I started playing tennis in high school back in New Jersey when my friends and I would play recreationally at the local courts. We all decided to join the high school tennis team as a goof, but I'm the only one who actually followed through! I was really bad then, I didn't even know what it meant when my opponent would put up his finger to signal the ball was out.
And how is your tennis now?
Fourteen years later, I now consider myself a 4.5, at least according to NYC standards—I hear the criteria for warmer cities are tougher. I’m trying to get to the next level by the end of the season. It's tough to do this without lessons though. And I’ve actually never had lessons, which led to a very awkward-looking but effective one-handed backhand that I get asked about constantly. I was even told once it was illegal!
What is the appeal of tennis for you?
Well, I grew up playing soccer, but I decided to stop in high school because I hated the long distance running during practice. Physically, I love the short sprinting in tennis, especially since speed is a big weapon of mine. I also like that it's not a team sport. I randomly joined a baseball league a couple years ago, and after playing tennis, it seemed so boring since 90% of the three-hour game is just waiting.

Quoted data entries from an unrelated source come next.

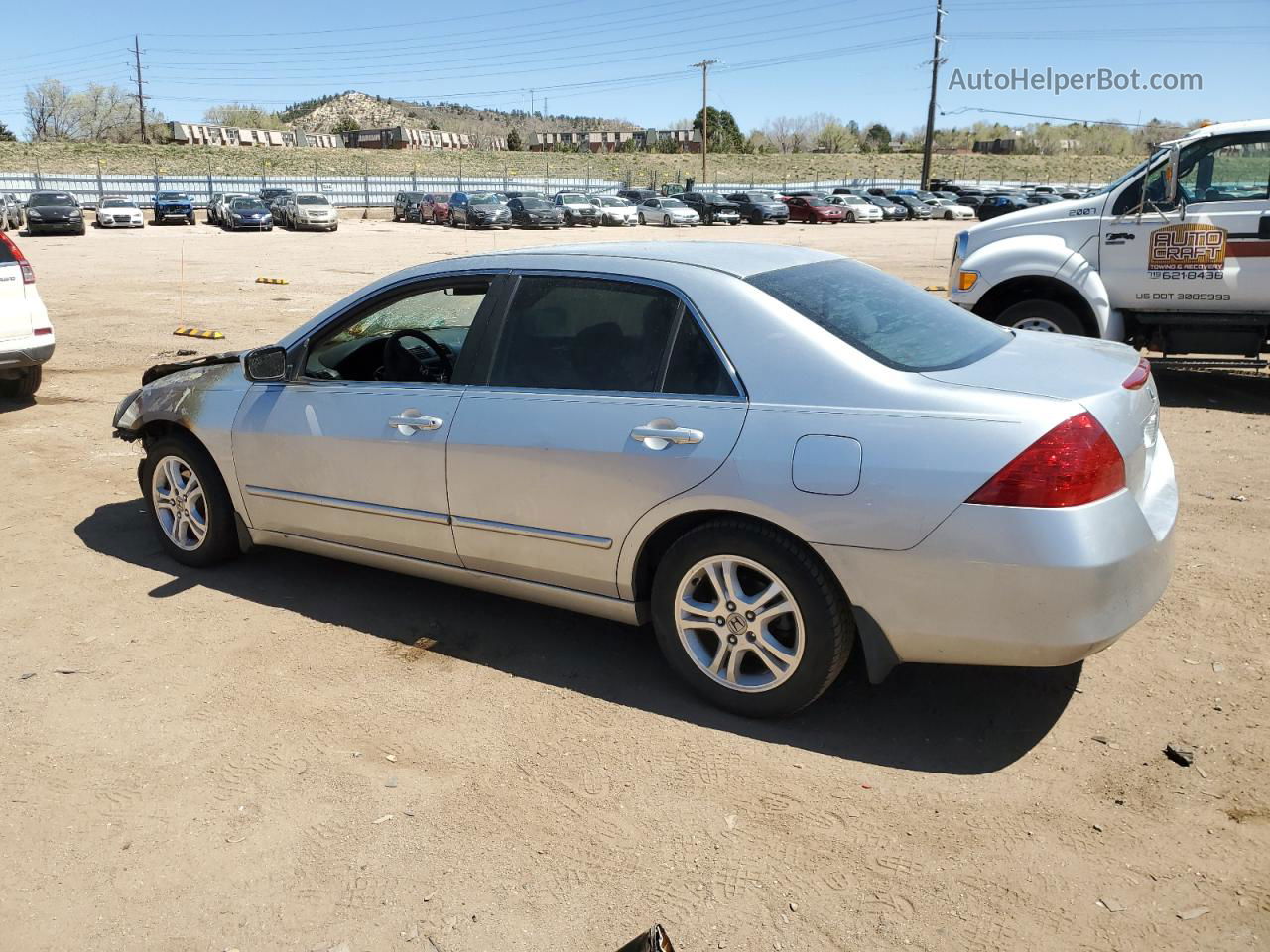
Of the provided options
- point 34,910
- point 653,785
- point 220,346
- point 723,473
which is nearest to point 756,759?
point 653,785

I won't even play doubles since I hate not having full ownership over a match and feeling like I need to apologize to my partner when I make an error.
Where do you usually play?
I'm a five-minute walk away from the thirty Central Park courts so I play there very often.

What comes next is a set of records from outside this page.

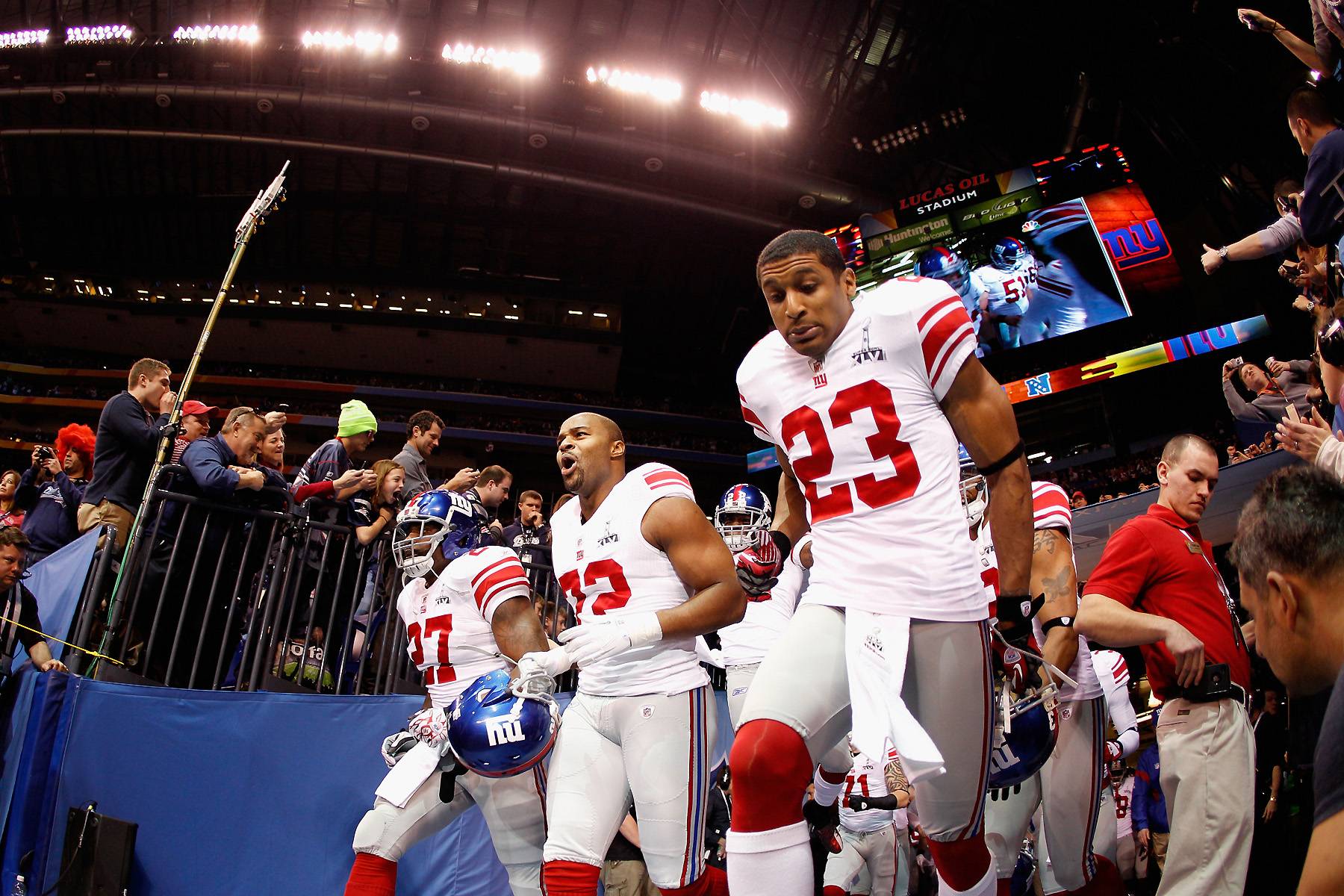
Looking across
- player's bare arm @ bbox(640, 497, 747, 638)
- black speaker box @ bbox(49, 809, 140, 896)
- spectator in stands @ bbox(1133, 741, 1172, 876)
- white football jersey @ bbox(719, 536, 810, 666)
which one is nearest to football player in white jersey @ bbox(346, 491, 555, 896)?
player's bare arm @ bbox(640, 497, 747, 638)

Which division are you in, and how did you first learned about the league?
I'm in the advanced division and have been in the league for five years already, which I only recently realized by looking up my first match in the records. I'm sure I first found out about it from doing a Google search of "NYC tennis league." There was another one that came up but I remember there was a mandatory trip to Florida so it seemed like more of an expensive social club than a tennis league, so New York City Tennis League was the obvious choice. I also tried a USTA flex league once and was disappointed to find that no one really played. The playoff system and prizes are the other things that separate Tennis New York from other flex leagues. I remember the USTA league just ending anticlimactically when the following season started.

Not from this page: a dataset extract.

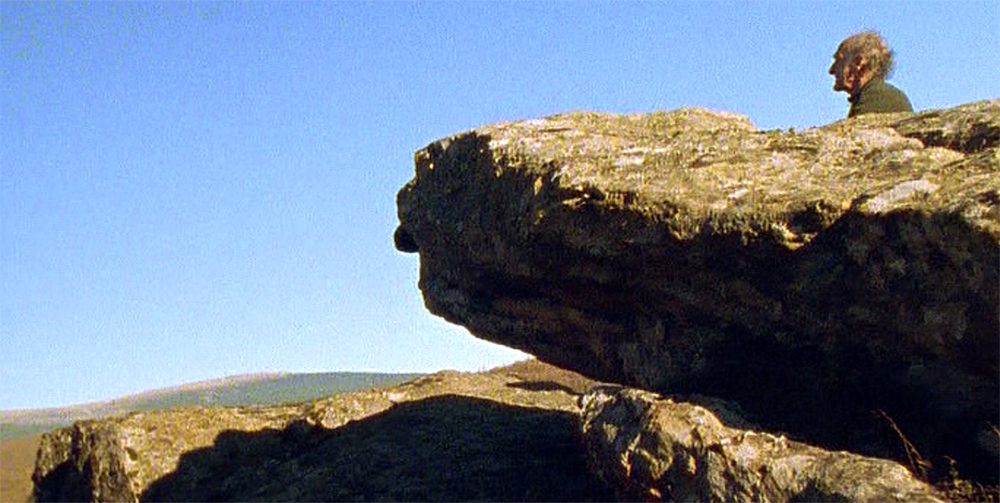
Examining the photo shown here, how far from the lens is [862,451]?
28.9 feet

I'm playing more than ever now, probably twice or three times a week. I even bought my own stringing machine since I was going through strings so quickly. I always recommend for any semi-serious player to do the same. It saves so much time and money, plus it teaches you a lot about the importance of strings and tension. It was a little intimidating at first since I had no idea what I was doing, but I quickly learned from watching Youtube videos.
Any favorite rivalries?
A couple of my favorite rivalries have been Frank Poerio and Orlando Jones. Frank and I played really close matches when I first started and then he took a few seasons off. I've improved quite a bit since I've been playing consistently, so it's interesting to play him now because it gives me an idea of the progress I've made. Orlando and I have had some great matches. Every time we play each other, we know we're in for a marathon. I can also tell I've got a budding rivalry with Marc Gibber, who nonchalant winners drive me crazy. I outlasted him in a three-setter yesterday though and have a finals rematch against Mathieu Brossard this Sunday so hopefully I'll get my 4th title! (Update: Sadly, Buddy ended up losing to Mathieu in the finals. But he didn't go down easily—the final score was 6-4, 4-6, 7-5. There’s always next season’s championship, Buddy!)
Who are your favorite pro players?
My favorite pros to watch are Nadal, Federer, and randomly, Dustin Brown. I love the relentless nature of Nadal, which I try to bring to the court myself. My opponents frequently tell me that my speed pressures them into going for more, which lead to more errors. So, I could only imagine how Nadal's opponents feel. Federer has always seemed like a tennis magician to me. The shots he comes up with sometimes are ridiculously angled or really clever, not to mention how gracefully he moves. And of course his accomplishments are extraordinary. I just discovered Dustin Brown recently at the French Open, and I think he's the most exciting player to watch. He's got the same devil-may-care attitude as Gael Monfils, and nearly the same speed too, but the difference is that Dustin Brown is a serve-and-volley player with incredibly soft hands, which makes each point really fun to watch.